Somos otros en la virtualidad
En cuanto a la exposición constante de nuestras emociones y dada la precariedad de la tecnología (Turkle compara el ahora famoso “texting” con el clásico y limitado telégrafo) nos es imposible expresar nuestras emociones a plenitud a través las redes sociales. Hacemos parte de una generación de personas que varias veces -y desde que hemos podido hacerlo- ha cultivado apegos enfermizos y sufrido desengaños dolorosos con otros que no conocemos lo suficiente o siquiera hemos visto en la vida. A esos otros -los llamaré los íntimos extraños- ofrecemos un capítulo abreviado y cómodo de nosotros y luego de una breve resaca emocional, reemplazamos sin que medie culpa o vergüenza; nos sirven mientras nos son útiles en el divertido pero tóxico juego de ser mitad mentira, mitad verdad. “Al tratar a los otros como objetos, nos convertimos en objetos”, explica la profesora.
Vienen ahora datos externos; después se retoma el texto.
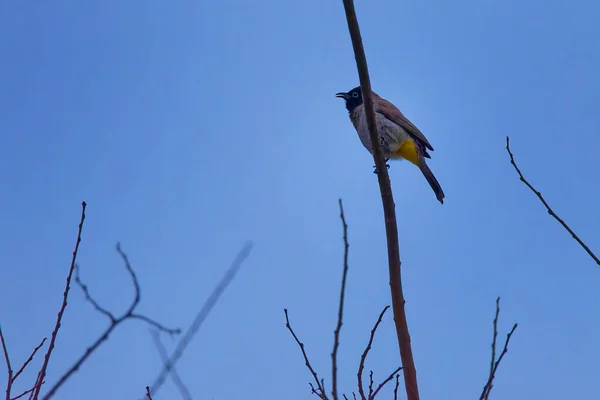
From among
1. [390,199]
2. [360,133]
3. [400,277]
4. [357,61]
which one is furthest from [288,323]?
[360,133]

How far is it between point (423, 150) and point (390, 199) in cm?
554

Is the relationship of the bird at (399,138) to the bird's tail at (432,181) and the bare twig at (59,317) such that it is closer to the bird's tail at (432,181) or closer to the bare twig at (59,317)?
the bird's tail at (432,181)

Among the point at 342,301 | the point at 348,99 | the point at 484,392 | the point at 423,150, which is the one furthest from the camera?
the point at 348,99

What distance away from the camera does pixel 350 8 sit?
112 inches

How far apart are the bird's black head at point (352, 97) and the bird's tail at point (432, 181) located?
177cm

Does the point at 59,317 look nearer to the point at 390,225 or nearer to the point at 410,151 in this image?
the point at 390,225

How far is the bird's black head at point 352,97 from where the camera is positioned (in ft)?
31.7

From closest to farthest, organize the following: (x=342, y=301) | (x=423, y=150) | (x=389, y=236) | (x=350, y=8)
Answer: (x=342, y=301) → (x=350, y=8) → (x=389, y=236) → (x=423, y=150)

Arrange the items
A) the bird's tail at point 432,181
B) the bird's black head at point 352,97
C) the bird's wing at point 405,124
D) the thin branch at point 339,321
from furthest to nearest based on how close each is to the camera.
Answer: the bird's black head at point 352,97
the bird's wing at point 405,124
the bird's tail at point 432,181
the thin branch at point 339,321

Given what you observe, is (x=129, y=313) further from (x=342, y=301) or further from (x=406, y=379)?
(x=406, y=379)

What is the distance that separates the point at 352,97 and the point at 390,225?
22.6 feet

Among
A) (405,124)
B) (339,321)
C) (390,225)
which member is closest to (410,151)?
(405,124)

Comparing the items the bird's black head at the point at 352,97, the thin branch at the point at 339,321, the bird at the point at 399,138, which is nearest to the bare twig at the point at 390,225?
the thin branch at the point at 339,321

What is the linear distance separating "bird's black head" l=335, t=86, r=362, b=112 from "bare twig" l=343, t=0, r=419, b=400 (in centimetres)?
641
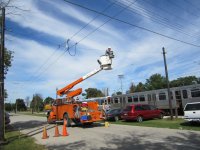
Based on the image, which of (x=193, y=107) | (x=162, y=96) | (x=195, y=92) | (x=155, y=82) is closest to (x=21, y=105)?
(x=155, y=82)

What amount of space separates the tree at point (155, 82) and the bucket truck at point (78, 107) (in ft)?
225

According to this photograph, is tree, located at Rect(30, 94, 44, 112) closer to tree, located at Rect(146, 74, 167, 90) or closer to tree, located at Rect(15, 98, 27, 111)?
tree, located at Rect(15, 98, 27, 111)

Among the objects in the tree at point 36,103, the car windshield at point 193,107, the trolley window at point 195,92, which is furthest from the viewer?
the tree at point 36,103

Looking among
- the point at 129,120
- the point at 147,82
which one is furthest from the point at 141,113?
the point at 147,82

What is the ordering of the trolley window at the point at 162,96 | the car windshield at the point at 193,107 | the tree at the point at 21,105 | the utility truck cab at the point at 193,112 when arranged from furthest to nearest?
the tree at the point at 21,105 → the trolley window at the point at 162,96 → the car windshield at the point at 193,107 → the utility truck cab at the point at 193,112

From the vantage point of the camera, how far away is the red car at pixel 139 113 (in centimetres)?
2325

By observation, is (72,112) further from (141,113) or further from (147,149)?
A: (147,149)

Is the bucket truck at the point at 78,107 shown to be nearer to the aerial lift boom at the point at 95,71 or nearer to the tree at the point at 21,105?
the aerial lift boom at the point at 95,71

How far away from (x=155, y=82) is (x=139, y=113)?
6965 centimetres

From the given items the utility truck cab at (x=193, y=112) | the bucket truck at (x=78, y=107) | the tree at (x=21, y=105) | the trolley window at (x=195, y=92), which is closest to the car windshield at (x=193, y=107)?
the utility truck cab at (x=193, y=112)

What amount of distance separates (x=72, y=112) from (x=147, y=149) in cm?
1214

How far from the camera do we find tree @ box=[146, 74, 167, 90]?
290ft

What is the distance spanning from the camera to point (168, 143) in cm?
1073

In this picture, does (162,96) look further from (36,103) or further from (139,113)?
(36,103)
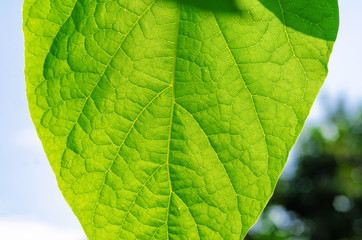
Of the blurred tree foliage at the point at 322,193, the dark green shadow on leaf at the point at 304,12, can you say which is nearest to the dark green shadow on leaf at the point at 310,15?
the dark green shadow on leaf at the point at 304,12

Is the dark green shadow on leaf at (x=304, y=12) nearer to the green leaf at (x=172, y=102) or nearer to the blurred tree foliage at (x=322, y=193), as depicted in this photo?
the green leaf at (x=172, y=102)

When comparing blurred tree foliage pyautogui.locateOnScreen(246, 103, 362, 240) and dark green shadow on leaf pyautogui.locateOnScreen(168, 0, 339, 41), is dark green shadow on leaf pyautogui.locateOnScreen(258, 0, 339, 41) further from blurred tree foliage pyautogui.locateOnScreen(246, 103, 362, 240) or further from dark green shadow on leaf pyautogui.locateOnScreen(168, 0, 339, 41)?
blurred tree foliage pyautogui.locateOnScreen(246, 103, 362, 240)

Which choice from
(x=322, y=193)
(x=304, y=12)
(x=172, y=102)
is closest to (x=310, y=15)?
(x=304, y=12)

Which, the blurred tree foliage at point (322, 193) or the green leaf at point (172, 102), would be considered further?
the blurred tree foliage at point (322, 193)

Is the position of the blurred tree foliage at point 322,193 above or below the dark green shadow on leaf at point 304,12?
above

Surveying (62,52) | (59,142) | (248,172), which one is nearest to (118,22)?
(62,52)

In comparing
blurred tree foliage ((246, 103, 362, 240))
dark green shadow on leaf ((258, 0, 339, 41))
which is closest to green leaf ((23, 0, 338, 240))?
dark green shadow on leaf ((258, 0, 339, 41))
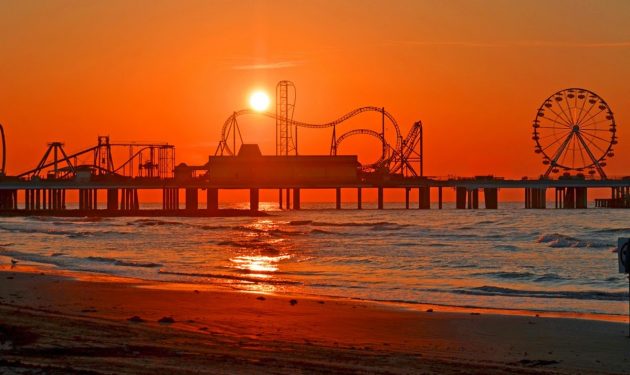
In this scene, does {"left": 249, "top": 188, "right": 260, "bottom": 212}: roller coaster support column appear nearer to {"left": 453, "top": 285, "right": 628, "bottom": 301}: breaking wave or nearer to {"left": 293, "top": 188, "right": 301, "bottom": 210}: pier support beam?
{"left": 293, "top": 188, "right": 301, "bottom": 210}: pier support beam

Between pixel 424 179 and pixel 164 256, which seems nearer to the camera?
pixel 164 256

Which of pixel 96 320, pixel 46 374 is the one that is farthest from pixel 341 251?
pixel 46 374

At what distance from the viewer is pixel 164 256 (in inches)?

Además, ya no estamos. Basta visitar un restaurante, un bar, un estadio, o un concierto, para concluir que debido al abusivo manejo de las redes sociales y la -sola en apariencia- gloriosa conectividad omnipresente, ya no estamos. Preferimos publicar el beso que disfrutarlo, gritar ante una cámara lo bien que la estamos pasando mientras los Rolling Stones tocan a pocos metros de nosotros. Nos parece mejor revisar Twitter o Instagram mientras un amigo nos cuenta que va a ser papá o que está hecho pedazos. Y así, poniéndole pausa la vida, nos estamos perdiendo del mundo y olvidando de quienes nos rodean y aprecian.
Andamos por las calles ensimismados ante una pantalla de pocas pulgadas, haciéndonos ausentes de los verdaderos otros. Familia, amigos, novias, esposas, deben esperar a que volvamos a prestarles atención para que, luego de la impertinente interrupción de un celular, las cosas sigan como si nada hubiese pasado. Pero pasó. Pasó mucho. Por segundos, viajamos a un mundo inventado, de donde sin excepción buscamos la nociva validación de extraños que más allá de darnos su aprobación nos están vigilando. La fórmula parece ser bastante obvia: entre más publicas, más vigilado estás. Las cadenas y grilletes hoy en día se miden por las opiniones que los demás, amparados en nuestra compulsión de hacer públicas nuestras vidas, expresan. Opiniones que en muchos casos están llenas de celebración, pero también y no pocas veces, de envidia.
Finalmente y seguramente a sabiendas, la profesora Turkle asoma una posible solución a la crítica situación, al citar un texto del famoso filósofo Henry David Thoreau. Este autor, también norteamericano, a mediados del siglo XIX, decidió emprender una retirada de dos años a un bosque, pasmado por el excesivo contacto con los otros y sus opiniones. De esta experiencia resultó el famoso ensayo Walden en donde justifica su abandono a los demás por el imperioso deseo de estar enfrente de “los hechos esenciales de la vida”. Luego de su exilio el filósofo decidió vivir “de forma deliberada y sin resignaciones” guiado de forma permanente por una simple pregunta: ¿dónde vivo y para qué vivo?
Seguramente al tratar de responder a la cuestión planteada por Thoreau, cada uno, sin soluciones mágicas pueda determinar cómo debe controlar el uso de la tecnología y sobre todo cómo debe esforzarse en insistir -sin desconocer la importancia de los avances tecnológicos- en cuidar a quienes lo rodean. Perderlos sería el descomunal precio que terminaríamos pagando al preferir la entrometida vigilancia de los extraños y despreciar el “hecho esencial de la vida” de tener la fortuna de ser querido -de verdad y en el mundo real- por alguien más.